Retail

Mobile Advertising Grows By Two-Thirds In 2015

According to new data from the Interactive Advertising Bureau, mobile accounted for the single largest individual segment of the $59.6 billion spent annually on online advertising.

All in, mobile accounted for 35 percent – at $20.68 billion – an impressive number in its own right, and a two-thirds increase from a year ago.

“Mobile’s impressive upswing is a testament to its increasing importance to marketers,” said Randall Rothenberg, president and CEO of IAB.

The report further noted ubiquity of access to consumers as a chief selling point of mobile advertising.

“Internet advertising was a disruptive innovation when the industry was formed,” says David Silverman, partner, PwC US. “Twenty years later we still see double-digit growth rates, including 20% in 2015. Three key disruptive trends — mobile, social, and programmatic — continue to fuel this exceptional rate of growth.”

Other areas of growth the report highlighted were in social media advertising, which was up 55.7 percent to $ 10.9 billion in revenue.

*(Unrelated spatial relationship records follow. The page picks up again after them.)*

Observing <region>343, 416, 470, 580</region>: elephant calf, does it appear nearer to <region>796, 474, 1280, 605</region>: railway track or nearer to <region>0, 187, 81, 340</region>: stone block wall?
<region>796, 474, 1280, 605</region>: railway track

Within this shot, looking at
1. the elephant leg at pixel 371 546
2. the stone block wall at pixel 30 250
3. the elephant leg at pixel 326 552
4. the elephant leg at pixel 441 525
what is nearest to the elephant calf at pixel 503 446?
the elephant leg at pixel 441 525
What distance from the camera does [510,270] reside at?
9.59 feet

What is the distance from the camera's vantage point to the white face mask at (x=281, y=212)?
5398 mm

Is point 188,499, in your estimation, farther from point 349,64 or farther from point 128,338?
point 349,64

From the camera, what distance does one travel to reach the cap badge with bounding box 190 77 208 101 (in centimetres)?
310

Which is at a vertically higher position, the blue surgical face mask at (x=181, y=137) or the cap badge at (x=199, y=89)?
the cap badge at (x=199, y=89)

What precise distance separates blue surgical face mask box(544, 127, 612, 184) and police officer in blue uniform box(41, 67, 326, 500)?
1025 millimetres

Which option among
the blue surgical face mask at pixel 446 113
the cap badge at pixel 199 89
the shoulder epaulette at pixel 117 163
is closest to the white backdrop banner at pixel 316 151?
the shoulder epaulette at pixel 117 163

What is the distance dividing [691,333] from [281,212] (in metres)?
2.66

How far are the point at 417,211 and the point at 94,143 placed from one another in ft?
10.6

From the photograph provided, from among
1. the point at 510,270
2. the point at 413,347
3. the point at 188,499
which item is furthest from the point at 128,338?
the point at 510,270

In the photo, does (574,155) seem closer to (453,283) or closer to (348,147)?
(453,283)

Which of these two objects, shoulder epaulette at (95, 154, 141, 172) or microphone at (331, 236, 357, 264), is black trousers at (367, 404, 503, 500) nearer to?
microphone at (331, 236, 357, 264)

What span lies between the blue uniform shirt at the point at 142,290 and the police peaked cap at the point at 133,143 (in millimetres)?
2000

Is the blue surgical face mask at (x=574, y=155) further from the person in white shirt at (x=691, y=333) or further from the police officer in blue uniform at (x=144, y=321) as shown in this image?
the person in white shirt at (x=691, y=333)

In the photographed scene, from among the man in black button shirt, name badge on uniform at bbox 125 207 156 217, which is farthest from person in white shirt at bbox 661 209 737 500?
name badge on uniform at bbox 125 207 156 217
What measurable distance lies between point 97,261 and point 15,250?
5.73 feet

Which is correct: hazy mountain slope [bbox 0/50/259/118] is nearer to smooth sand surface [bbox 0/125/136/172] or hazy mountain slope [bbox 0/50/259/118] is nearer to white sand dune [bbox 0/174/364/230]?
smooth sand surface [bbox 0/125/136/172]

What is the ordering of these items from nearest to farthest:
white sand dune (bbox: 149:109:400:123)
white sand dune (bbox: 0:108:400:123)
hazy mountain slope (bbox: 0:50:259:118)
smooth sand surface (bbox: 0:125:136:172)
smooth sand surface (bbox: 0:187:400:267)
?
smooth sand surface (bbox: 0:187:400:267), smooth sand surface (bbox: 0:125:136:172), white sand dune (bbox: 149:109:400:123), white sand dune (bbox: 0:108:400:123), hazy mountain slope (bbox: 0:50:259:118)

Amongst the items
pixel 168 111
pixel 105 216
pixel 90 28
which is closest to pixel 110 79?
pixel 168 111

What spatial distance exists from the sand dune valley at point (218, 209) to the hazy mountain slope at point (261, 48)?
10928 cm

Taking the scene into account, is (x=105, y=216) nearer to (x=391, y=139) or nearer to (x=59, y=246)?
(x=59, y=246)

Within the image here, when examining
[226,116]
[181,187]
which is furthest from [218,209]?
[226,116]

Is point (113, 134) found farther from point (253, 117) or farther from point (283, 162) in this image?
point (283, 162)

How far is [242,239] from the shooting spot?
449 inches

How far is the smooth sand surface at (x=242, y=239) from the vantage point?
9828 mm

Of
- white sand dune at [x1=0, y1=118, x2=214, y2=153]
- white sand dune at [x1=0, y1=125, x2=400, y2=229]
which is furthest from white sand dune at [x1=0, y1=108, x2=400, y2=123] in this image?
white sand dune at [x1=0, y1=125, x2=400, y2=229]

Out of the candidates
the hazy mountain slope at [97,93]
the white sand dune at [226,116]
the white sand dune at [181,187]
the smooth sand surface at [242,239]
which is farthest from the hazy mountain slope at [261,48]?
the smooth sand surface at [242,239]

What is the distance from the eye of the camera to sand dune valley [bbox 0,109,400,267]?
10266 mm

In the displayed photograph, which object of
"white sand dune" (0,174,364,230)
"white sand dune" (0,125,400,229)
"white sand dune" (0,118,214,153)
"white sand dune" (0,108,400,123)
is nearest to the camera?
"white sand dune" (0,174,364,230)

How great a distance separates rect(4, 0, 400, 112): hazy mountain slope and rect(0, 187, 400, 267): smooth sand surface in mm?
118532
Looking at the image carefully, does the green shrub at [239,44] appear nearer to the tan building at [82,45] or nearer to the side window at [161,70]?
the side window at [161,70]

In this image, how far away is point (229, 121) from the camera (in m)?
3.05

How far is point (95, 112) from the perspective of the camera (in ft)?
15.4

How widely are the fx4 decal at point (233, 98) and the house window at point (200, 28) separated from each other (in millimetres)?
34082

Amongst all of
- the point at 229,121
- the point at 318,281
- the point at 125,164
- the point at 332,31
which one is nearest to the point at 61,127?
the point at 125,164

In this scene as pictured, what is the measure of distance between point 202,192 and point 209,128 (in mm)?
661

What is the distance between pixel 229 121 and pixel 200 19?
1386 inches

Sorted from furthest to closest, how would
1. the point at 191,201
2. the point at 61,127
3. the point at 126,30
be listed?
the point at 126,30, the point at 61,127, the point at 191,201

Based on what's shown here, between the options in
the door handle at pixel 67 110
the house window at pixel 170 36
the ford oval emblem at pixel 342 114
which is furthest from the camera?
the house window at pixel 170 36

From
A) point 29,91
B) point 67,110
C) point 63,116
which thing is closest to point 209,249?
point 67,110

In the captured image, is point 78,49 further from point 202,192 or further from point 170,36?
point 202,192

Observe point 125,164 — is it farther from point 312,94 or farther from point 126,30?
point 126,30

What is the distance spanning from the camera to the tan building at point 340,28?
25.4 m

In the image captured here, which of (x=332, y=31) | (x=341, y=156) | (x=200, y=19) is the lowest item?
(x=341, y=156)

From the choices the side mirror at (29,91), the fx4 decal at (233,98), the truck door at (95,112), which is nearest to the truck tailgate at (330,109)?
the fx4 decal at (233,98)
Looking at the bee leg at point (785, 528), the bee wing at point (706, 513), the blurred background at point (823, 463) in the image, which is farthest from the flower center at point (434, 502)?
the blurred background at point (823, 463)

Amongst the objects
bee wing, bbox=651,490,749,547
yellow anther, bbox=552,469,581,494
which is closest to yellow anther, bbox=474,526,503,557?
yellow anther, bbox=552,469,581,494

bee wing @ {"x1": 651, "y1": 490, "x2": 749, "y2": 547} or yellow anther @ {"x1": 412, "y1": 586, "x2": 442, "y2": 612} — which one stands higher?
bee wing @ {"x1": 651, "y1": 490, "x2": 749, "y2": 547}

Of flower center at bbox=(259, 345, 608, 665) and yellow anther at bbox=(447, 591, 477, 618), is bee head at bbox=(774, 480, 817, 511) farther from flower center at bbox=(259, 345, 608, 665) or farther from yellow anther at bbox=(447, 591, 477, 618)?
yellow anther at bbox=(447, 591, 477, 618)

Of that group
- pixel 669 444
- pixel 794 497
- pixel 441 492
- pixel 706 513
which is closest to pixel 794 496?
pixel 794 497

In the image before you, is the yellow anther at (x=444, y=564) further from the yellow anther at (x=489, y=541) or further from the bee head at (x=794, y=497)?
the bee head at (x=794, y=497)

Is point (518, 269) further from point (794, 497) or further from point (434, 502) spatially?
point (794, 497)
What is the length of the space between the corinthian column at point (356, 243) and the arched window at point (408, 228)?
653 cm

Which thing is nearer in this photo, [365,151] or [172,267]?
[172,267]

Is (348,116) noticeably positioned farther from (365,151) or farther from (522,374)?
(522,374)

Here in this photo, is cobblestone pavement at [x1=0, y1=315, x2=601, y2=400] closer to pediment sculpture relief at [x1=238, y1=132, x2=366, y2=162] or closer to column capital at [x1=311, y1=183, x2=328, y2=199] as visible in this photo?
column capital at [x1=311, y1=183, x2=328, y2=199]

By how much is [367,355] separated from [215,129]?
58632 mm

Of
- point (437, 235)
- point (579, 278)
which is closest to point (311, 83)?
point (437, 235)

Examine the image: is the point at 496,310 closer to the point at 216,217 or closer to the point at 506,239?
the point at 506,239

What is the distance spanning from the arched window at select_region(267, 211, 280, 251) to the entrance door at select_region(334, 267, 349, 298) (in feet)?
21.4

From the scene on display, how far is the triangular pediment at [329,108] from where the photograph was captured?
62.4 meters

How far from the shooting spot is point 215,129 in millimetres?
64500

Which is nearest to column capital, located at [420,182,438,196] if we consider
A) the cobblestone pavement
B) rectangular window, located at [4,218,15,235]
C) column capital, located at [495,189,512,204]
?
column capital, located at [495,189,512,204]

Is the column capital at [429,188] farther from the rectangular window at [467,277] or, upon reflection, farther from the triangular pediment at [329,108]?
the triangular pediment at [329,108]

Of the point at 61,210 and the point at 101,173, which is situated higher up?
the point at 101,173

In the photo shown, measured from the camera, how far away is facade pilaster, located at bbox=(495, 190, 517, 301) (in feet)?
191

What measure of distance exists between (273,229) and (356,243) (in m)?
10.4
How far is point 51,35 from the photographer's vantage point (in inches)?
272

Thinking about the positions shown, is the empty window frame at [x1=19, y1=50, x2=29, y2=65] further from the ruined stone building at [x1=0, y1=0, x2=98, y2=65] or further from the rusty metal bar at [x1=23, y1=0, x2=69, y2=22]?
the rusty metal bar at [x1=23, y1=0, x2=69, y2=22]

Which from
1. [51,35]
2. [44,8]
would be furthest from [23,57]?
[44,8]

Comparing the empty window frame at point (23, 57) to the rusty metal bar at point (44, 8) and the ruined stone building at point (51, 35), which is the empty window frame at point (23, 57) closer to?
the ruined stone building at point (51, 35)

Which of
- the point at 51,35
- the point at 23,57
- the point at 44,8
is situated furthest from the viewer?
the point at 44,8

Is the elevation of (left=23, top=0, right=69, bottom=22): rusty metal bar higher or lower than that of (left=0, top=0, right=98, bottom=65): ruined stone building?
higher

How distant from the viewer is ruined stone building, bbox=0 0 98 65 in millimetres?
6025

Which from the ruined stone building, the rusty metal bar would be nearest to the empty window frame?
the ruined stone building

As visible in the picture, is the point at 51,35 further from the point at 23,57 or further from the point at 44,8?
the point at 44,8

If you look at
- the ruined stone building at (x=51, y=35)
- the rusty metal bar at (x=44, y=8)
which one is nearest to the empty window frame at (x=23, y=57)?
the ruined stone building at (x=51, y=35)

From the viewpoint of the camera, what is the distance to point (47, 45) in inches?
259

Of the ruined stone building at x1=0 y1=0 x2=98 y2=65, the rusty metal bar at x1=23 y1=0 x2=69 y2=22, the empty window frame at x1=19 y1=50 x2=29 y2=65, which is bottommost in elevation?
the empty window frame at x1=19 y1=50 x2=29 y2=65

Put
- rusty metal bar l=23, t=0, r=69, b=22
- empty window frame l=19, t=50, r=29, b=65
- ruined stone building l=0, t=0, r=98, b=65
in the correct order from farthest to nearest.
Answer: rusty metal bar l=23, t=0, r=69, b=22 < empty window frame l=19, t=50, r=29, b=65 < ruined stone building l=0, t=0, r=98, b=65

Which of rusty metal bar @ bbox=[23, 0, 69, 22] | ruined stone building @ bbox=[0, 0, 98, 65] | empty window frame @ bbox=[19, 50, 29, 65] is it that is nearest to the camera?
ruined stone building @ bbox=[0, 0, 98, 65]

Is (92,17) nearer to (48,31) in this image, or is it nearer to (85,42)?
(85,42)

The IAB defines social media as any advertisement delivered on a social media or gaming site or app, on any type of device, mobile or desktop.

Non-mobile search advertising also saw growth, though not in the sorts of insane figures the other categories were sporting – up 8 percent to 20.48 billion. Still that is enough to make non-mobile search the second biggest category in online revenue, representing 34 percent of total revenue.

“Retail advertisers continue to represent the largest category of Internet ad spending, responsible for 22% percent last year, followed by automotive and financial services which each accounted for 13% of the year’s revenues,” the report states.

Google, the leading Internet search provider, and Facebook, the biggest social network operator, together claimed a whopping 64 percent of the $59.6 billion in online advertising revenue, according to Pivotal Research analyst Brian Wieser.

Of that, Google grabbed the lionshare of $30 billion, leaving $8 billion behind for Facebook. Those big firm’s gains seem to have been smaller firms’ losses – as smaller companies actually lost marketshare over the last year.

“Smaller companies will continue to operate in the shadows of the industry’s two dominant players,” Wieser wrote in a note to investors.